Penghukuman masal atau PM ini diprakarsai oleh Zaid Maliky selaku ketua divisi bidng hubungan internasional. Waktu itu terhitung banyak sekali pelanggar yang akan kena hukuman, tetapi tidak hanya pelanggar divisi hubungan internasional saja yang akan dihukum malam itu. Ada juga pelanggar divisi dakwah wa ruhiyyah, yaitu santri yang tidak berpuasa sunah kamis pada siang harinya. Dan ada juga pelanggar divisi lingkungan hidup. Maka setelah ketiga ketua divisi bermusyawarah ,merekapun bersepakat penghukuman akan digabung dalah suatu wadah yang bernama Pengkuman Masal (PM) dan Daffa Anggarakasa selaku wakil ketua ii menjadi penanggung jawab acara tersebut.
“ya, memang benar hukumannya agak keras ,biar mereka jera”, ucap penanggung jawab PM, Daffa Anggaraksa.

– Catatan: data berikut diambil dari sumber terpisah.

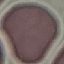

Summary:
  - Result: negative for malaria parasites
  - Stain: Giemsa
  - Image type: automatically extracted cell patch, resized to 64 × 64 pixels
  - Capture: smartphone camera at the microscope eyepiece
  - Preparation: thin smear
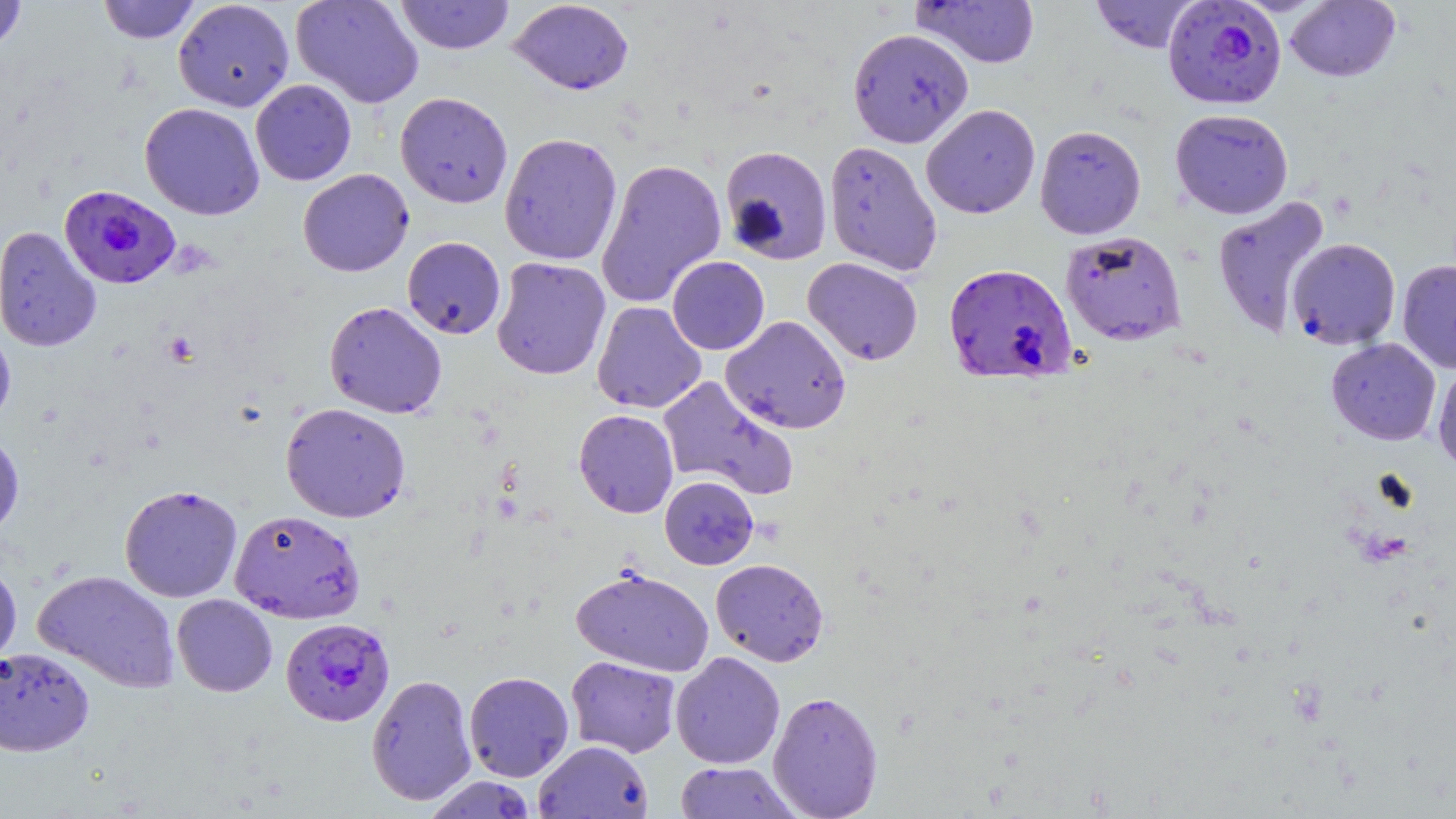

Penghukuman ini diperuntutkan untuk santri kelas tujuh sampai kelas sepuluh saja. Nama – nama pelanggar yang akan dihukum akan direkap ketika setelah salat maghrib. Dari ketiga divisi itu menyetorkan nama- namanya kepada Daffa . Lalu nama-nama tersebut akn dibacakan setelah i’lan. Jika didapati satu nama yang melanggar lebih dari satu divisi ,maka nama itu akan dsetorkan kepada divisi indibhat dan akan mendapat perlakuan khusus dari Nabil Sarmada dkk, divisi indibhat.
Pada pekan berikutnya pun akan sama seperti itu. Tetapi jika ada santri kembali tercatat pada daftar pelanggar ,maka hukumannya akan dua kali lipatnya . Dan jika pekan selanjutnya masih sama seperti itu maka hukumannya menjadi tiga kali lipatnya ,dan seterusnya. Tujuannya agar dia jera dan tidak akan mengulanginya lagi terus menerus.
Jadi OSIA terus berupaya untuk menanamkan rasa bertanggung jawab kepada seluruh santri.